Classic food poisoning is when you eat something bad and get sick for a couple of days, but then you get better and all is well. However, I sometimes see patients who seem to continually develop bacterial overgrowths or infections that are significantly impacting their digestive health. We will treat one problem and they will feel better for a while, only to have another bacterial overgrowth develop shortly thereafter.

This becomes very frustrating for the patient. Why does this happen?  In many cases people are eating foods that just plain aren’t fresh enough to eat, or they are using homemade probiotic products or foods.

This is particularly problematic in people who save food too long. Refrigerators are great, but they can’t keep food fresh forever. The fact is, when food goes bad, or even starts to go bad, it contains bacteria and yeast that, when ingested, must be killed off by the digestive tract. Sometimes it takes a day or two and then we feel better. But sometimes it can’t be killed off, and when our digestion is already weakened and compromised, it may prevent us from recovering from a problem that we continue to create.

Gastrointestinal Infections Have a Link to IBS

Solving digestive problems is often like finding the pieces to a puzzle. There is usually more than one thing negatively impacting that digestive system, and then the cumulative effect of these things eventually causes symptoms. In our experience the reason that many people with GI infections develop IBS is because those people have other factors that were already weakening their digestive tract prior to their infection.

The infection was the straw that broke the camel’s back so to speak. Their GI tract couldn’t bounce back from the infection because there are other factors at play, such as food allergies, yeast, or deficiencies in good bacteria.

Until they gain a better understanding these other pieces to their digestive puzzle, they will not heal.

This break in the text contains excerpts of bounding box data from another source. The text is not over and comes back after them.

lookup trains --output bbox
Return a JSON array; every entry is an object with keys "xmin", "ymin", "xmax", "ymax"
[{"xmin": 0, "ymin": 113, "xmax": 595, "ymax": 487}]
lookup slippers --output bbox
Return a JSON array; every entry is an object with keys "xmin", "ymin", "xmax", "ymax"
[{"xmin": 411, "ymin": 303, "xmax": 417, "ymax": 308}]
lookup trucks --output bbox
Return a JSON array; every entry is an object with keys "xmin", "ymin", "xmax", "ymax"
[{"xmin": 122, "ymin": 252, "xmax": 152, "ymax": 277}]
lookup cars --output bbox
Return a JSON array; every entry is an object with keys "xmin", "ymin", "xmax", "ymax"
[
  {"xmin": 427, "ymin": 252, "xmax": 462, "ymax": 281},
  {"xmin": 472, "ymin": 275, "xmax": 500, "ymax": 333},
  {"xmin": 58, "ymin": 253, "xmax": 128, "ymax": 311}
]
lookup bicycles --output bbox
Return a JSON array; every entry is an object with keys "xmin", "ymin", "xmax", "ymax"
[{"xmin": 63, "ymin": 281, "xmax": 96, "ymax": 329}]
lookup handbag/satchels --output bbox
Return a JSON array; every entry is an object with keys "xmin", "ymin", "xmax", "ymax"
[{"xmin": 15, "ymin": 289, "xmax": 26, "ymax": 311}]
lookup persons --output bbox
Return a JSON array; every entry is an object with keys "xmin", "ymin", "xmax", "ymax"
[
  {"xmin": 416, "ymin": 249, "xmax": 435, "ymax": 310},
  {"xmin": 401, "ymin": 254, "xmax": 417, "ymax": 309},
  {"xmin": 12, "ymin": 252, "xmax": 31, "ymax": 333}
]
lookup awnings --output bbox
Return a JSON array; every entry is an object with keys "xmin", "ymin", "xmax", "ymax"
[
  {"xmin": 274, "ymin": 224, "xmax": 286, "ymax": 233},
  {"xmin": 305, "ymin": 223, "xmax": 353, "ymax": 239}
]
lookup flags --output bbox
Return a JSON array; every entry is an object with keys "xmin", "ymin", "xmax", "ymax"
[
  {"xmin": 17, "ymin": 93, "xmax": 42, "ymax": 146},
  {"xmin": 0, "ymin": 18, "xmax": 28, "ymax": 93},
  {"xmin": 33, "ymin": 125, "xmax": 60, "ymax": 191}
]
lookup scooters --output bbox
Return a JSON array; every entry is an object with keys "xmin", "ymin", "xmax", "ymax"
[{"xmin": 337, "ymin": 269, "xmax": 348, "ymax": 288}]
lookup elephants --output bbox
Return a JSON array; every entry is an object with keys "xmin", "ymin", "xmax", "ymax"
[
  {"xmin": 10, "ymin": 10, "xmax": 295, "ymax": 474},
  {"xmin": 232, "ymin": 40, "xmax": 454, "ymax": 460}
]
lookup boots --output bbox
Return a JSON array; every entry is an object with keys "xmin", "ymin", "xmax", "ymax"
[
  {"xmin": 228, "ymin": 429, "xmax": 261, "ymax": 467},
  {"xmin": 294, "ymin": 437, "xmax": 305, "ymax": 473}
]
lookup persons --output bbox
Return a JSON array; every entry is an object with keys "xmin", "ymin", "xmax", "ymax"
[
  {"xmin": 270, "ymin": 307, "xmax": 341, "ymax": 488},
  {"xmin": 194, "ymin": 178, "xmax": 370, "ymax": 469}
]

DNA Testing for Bacteria in Your Digestive Tract

DNA testing is far superior to all previous tests that assessed the presence or absence of microbes in the digestive tract and is what we do at the IBS Treatment .

In the past, bacteria and yeast had to be grown or cultured on a Petri dish, and parasites and yeast were looked for under the microscope. These standard tests do not cover the wealth of bacteria and yeast whose presence or absence can lead to IBS and related digestive problems.

DNA testing will demonstrate the amount of all friendly bacteria, unfriendly bacteria, and yeast growing in your digestive tract. It also includes the presence of all forms of parasites. It is far more comprehensive than standard stool tests which typically only measure the presence of a small number of parasites, or the ugly bacteria that cause potentially life-threatening bloody diarrhea.

The DNA test is quite simple for you. When you visit the IBS Treatment Center for your first appointment, you will be provided with the appropriate sample collection kit to take home with you. You then mail the kit directly to the lab from your house. When we get the results, we will discuss treatment options to reduce your IBS symptoms and make you feel better.